As Conan Doyle rose to his feet, wishing me good day and good luck, I had a sense that I might need that luck. Because now I had no doubt: these men were at war and I was caught on their battlefield.
– 8 –
VELMA’S WARNING
‘Well? Where is he?’
I looked up from my desk, where I was typing one of Price’s recent manuscripts, to see a tall blonde woman framed in the office doorway.
‘Well?’ she demanded again, fixing me with an expectant glare. ‘Where is he?’
She was in her mid-thirties, I guessed, with a straight nose and sensual lips; almost pretty, but her square jaw and masculine frame mitigated against such a description. She looked like a woman who had spent too many nights on the town and she possessed that most unattractive of qualities in a woman: she was loud.

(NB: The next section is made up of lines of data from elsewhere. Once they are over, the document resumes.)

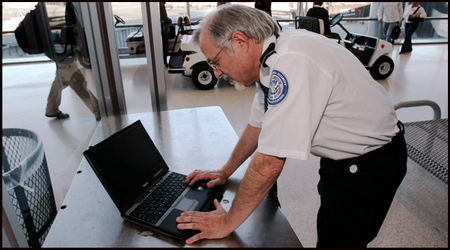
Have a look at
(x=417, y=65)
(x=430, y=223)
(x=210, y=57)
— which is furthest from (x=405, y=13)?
(x=210, y=57)

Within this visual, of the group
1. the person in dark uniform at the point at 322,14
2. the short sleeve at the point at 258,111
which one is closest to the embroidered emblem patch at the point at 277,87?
the short sleeve at the point at 258,111

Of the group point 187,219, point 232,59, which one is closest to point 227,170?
point 187,219

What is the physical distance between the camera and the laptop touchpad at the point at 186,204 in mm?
977

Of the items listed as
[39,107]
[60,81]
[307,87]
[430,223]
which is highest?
[307,87]

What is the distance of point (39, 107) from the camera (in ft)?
10.3

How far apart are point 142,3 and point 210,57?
2.90 feet

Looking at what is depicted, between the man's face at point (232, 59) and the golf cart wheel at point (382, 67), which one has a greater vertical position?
the man's face at point (232, 59)

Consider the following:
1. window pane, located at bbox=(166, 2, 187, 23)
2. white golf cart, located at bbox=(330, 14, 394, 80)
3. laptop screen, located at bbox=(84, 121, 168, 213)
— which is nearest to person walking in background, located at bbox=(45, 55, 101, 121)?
laptop screen, located at bbox=(84, 121, 168, 213)

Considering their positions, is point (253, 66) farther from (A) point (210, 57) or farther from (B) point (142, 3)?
(B) point (142, 3)

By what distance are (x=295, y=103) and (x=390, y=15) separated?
691 centimetres

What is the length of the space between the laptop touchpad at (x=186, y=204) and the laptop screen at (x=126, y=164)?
0.13m

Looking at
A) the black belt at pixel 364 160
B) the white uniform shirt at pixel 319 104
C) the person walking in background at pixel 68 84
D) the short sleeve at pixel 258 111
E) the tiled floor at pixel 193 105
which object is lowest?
the tiled floor at pixel 193 105

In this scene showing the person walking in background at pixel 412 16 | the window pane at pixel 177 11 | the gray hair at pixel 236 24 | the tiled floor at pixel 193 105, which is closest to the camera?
the gray hair at pixel 236 24

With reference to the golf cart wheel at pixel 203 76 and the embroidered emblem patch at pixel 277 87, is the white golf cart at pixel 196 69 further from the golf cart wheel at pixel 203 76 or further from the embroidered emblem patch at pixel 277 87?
the embroidered emblem patch at pixel 277 87
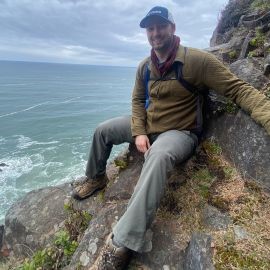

‘I assume that you’re referring to Mr Price,’ I said politely.
‘Yes, I mean Harry!’ she said, releasing a startling, raucous laugh. ‘Now, where is the old buzzard?’
And before I could utter another word she had shoved past me and was heading for the main corridor and Price’s office.
‘Excuse me!’ I called after her. ‘You can’t just barge in here like this! Now, just hold on a moment!’
I bolted after her, catching the scent of her sweet, cheap perfume, and skidded to a halt at the door to Price’s study. ‘Stop right there,’ I said, striding into the room. ‘I demand that you—’
‘It’s all right, Sarah,’ said Price softly but with ill-concealed embarrassment.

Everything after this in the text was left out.